Base64 for is one of the most commonly used binary to text encoding formats. It uses an algorithm to break up binary code in pieces and convert it in ASCII characters (text). It has a wide array of applications - apart from being used to encode files into text in order to send them to an API, it is also used represent images as a content source in CSS, HTML and SVG.

The structure of base64 encoded files is very simple. It consists of two parts - a MIME type (similar to the multipart Content-Type and the actual base64 encoded string:

1...//rest of the base64 text

When it comes to uploading, the file is encoded into base64 on the client and decoded on the server. The base64 string can be easily attached to a JSON object's attribute:

1 {
2  "file": {
3    "name": "file2",
4    "contents": "data:image/gif;base64, iVBORw0KGgoAAA..."
5  }
6 }
json

An API would easily be able to pick up the parameter and decode it back to binary. This makes base64-encoded file uploads convenient for APIs, since the format of the message containing the file and the way it is transferred does not differ from the standard way information is sent to an API.

Base64 encoding vs. Multipart form data

Base64-encoded files can be easily used by JSON and XML APIs since they are represented as text and can be sent through the standard application/json format. However, the encoding increases the file size by 33%, making it difficult to transfer larger files. Encoding and decoding also adds a computational overhead for both the server and the client. Therefore, base64 is suitable for sending images and small files under 100MB.

Multipart forms, on the other hand, are more "unnatural" to the APIs, since the data is encoded in a different format and requires a different way of handling. However, the increased performance with larger files and the ability to stream files makes multipart form data more desirable for uploading larger files, such as videos.

Setting up Rails API for file upload

Let's apply these concepts. First, let's set up a Rails 5 API application and scaffold a model that is going to be used.

Installing and configuring Rails 5 API

To create a Rails 5 API, you need Ruby 2.2.4 installed. After you have a suitable Ruby version, the first step is to install the newest version of Rails through your terminal/command prompt:

1gem install rails --pre --no-ri --no-rdoc
bash

This will give you the ability to run rails new using the most recent version (currently 5.0.0.beta3):

1rails _5.0.0.beta3_ new fileuploadapp --api
bash

This will create a brand new Rails 5 app, and with the --api option included in the generator, it will be all set up to be used as an API. Move to the directory of the new project:

1cd fileuploadapp
bash

Go to the Gemfile and uncomment jbuilder and rack-cors .

1# Gemfile.rb
2gem 'jbuilder', '~> 2.0'
3gem 'rack-cors'
ruby

JBuilder is used to create JSON structures for the responses from the application.

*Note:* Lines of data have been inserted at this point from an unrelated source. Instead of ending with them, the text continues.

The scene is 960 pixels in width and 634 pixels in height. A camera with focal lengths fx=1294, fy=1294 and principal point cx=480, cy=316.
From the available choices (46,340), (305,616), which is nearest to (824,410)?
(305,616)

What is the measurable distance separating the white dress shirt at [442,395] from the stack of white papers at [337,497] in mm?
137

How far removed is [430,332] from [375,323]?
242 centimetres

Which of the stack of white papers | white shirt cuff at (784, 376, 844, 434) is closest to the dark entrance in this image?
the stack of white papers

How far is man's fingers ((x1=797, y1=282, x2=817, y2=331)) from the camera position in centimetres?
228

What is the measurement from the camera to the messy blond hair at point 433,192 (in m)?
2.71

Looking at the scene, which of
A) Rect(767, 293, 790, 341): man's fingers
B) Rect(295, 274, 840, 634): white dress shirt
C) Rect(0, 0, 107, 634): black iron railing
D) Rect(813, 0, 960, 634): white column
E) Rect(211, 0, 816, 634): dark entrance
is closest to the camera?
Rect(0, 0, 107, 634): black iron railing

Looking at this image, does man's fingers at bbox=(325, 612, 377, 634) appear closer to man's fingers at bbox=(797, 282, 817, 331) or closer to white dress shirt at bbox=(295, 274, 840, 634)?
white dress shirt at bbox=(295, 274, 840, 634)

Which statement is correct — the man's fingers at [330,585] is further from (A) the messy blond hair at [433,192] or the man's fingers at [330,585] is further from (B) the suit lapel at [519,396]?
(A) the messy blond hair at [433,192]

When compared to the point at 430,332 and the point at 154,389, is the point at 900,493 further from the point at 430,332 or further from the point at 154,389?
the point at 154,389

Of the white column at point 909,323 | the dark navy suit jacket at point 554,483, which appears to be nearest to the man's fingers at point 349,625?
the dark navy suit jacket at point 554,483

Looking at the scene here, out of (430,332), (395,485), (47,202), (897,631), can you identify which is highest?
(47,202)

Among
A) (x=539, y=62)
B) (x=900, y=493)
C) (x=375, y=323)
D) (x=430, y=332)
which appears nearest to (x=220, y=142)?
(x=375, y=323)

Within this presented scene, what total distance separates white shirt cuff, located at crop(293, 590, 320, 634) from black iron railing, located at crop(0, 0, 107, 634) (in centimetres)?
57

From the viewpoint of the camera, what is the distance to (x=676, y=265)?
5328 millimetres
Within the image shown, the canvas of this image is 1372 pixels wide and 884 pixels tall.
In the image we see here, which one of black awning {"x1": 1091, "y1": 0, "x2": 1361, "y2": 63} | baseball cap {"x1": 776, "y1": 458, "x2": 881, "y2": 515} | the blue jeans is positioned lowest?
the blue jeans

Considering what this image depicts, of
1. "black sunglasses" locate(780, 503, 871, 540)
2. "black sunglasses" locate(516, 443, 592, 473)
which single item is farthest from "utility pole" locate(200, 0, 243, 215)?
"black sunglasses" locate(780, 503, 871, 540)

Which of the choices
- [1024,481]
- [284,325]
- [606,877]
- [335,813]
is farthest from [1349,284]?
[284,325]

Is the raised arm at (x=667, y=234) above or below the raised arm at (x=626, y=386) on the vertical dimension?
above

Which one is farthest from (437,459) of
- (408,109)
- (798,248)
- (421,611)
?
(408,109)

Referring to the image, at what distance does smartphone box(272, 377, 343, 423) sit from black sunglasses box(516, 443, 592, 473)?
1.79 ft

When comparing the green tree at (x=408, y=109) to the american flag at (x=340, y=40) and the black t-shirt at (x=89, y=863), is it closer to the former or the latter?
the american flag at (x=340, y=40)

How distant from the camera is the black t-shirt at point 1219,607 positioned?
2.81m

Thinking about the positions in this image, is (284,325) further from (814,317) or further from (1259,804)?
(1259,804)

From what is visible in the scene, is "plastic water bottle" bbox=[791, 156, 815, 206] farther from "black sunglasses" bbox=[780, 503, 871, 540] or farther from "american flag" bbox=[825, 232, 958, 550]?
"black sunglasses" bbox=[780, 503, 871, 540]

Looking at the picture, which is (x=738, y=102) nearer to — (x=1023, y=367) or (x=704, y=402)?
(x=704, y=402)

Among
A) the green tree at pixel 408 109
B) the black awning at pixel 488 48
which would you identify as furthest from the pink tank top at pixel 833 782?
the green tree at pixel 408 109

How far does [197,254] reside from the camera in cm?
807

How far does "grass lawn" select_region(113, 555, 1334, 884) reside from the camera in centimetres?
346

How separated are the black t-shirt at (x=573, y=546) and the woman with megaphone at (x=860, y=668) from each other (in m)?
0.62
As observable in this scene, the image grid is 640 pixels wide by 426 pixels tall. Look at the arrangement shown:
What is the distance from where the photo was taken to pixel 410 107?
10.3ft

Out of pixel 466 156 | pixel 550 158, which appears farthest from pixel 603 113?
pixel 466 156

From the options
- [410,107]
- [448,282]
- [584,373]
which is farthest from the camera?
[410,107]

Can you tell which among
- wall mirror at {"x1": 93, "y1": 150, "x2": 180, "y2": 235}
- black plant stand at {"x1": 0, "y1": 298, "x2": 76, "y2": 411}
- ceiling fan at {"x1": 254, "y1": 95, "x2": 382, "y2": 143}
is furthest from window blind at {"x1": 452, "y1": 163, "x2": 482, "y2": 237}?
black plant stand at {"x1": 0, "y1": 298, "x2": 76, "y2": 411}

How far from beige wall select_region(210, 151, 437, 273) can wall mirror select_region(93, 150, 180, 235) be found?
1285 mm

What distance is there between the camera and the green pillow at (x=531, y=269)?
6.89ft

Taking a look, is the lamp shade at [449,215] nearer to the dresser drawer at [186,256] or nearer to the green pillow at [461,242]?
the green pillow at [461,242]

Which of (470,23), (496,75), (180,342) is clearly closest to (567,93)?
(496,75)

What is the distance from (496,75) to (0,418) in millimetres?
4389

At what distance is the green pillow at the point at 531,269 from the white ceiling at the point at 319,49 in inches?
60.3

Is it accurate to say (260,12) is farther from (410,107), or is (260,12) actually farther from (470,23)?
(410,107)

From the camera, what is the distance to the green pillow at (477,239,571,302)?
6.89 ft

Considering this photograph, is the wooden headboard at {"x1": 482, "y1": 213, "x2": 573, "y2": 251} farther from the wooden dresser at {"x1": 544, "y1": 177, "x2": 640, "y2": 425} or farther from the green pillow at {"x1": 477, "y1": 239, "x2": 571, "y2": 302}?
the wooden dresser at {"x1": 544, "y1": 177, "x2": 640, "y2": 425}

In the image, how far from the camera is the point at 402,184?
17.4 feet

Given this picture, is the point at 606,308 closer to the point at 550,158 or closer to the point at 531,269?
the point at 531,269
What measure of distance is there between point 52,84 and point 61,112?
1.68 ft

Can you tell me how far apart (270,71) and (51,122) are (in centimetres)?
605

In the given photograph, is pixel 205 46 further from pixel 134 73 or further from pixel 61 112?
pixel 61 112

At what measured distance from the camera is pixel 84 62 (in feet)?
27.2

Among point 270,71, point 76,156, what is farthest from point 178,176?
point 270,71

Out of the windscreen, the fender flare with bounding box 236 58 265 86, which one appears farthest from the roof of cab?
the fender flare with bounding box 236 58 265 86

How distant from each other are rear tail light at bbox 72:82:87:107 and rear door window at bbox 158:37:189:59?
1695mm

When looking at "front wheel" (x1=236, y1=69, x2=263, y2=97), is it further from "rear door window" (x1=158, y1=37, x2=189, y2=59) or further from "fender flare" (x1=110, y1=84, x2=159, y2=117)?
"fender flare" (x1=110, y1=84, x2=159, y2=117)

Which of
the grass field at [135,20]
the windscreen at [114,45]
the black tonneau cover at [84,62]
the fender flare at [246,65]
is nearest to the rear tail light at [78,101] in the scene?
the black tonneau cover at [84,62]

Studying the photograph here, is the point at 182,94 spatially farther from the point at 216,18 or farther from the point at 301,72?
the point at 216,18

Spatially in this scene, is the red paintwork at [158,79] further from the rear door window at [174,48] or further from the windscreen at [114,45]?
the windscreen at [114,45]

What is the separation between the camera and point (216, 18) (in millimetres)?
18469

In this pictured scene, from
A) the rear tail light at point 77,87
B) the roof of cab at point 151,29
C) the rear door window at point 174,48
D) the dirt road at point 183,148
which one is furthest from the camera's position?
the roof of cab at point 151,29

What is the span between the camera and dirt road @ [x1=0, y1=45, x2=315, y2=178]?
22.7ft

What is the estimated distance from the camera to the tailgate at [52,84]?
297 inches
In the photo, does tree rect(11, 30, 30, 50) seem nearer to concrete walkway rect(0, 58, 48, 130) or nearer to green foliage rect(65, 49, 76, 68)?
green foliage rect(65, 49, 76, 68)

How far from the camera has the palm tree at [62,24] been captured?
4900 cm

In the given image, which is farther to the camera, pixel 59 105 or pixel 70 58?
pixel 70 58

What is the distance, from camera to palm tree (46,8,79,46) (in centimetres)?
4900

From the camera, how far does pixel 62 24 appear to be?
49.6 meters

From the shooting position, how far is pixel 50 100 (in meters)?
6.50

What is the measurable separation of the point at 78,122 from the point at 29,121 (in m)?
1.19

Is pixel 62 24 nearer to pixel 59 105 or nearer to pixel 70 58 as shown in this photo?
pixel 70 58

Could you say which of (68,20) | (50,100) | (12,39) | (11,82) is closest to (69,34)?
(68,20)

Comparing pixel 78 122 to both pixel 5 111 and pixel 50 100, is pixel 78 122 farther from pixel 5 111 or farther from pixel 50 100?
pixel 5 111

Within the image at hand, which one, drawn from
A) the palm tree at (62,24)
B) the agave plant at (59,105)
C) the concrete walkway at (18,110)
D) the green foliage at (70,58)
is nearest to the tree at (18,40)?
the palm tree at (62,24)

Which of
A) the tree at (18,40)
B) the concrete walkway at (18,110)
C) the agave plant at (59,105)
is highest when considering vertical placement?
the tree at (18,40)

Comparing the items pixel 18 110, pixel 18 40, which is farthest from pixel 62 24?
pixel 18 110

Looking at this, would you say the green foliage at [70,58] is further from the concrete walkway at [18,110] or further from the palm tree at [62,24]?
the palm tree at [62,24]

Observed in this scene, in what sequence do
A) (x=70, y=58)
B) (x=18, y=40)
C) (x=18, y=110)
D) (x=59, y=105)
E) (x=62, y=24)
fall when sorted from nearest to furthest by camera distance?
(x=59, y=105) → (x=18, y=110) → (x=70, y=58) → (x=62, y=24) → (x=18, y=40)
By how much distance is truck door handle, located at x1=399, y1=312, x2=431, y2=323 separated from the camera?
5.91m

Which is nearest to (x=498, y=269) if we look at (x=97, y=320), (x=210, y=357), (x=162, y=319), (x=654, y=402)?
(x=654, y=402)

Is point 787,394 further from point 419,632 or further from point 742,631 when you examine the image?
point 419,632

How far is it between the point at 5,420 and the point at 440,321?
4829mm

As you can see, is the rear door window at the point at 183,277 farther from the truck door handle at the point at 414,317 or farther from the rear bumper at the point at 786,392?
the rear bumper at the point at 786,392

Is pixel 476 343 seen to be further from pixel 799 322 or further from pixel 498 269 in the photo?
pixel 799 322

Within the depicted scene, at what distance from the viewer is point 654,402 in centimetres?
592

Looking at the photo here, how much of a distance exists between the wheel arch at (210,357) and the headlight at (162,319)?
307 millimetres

In MVC terms, the JSON responses are going to be the view layer (AKA UI layer or presentation layer) of the application. Therefore, all Jbuilder-generated responses have to be put in app/views/(view for a particular controller action) .

rack-cors enables cross-origin resource sharing (CORS). Simply put, rack-cors will enable browser-based applications (AngularJS, React) and mobile applications to request information from the API. Go to the application configuration file and add the configurations for CORS:

1#config/application.rb
2module Fileuploadapp
3  class Application < Rails::Application
4    config.middleware.insert_before 0, "Rack::Cors" do
5      allow do
6        origins '*'
7        resource '*', :headers => :any, :methods => [:get, :post, :options]
8      end
9    end
10    config.api_only = true
11  end
12end
ruby

This configuration will give full access to the API (* means that everything is accepted). This is not a problem for this guide, since we are going to work only with a local server.

Install the gems:

1bundle install
bash

With the gems installed, the model is going to be scaffolded with Jbuilder-generated views and be ready to be consumed by client-side applications.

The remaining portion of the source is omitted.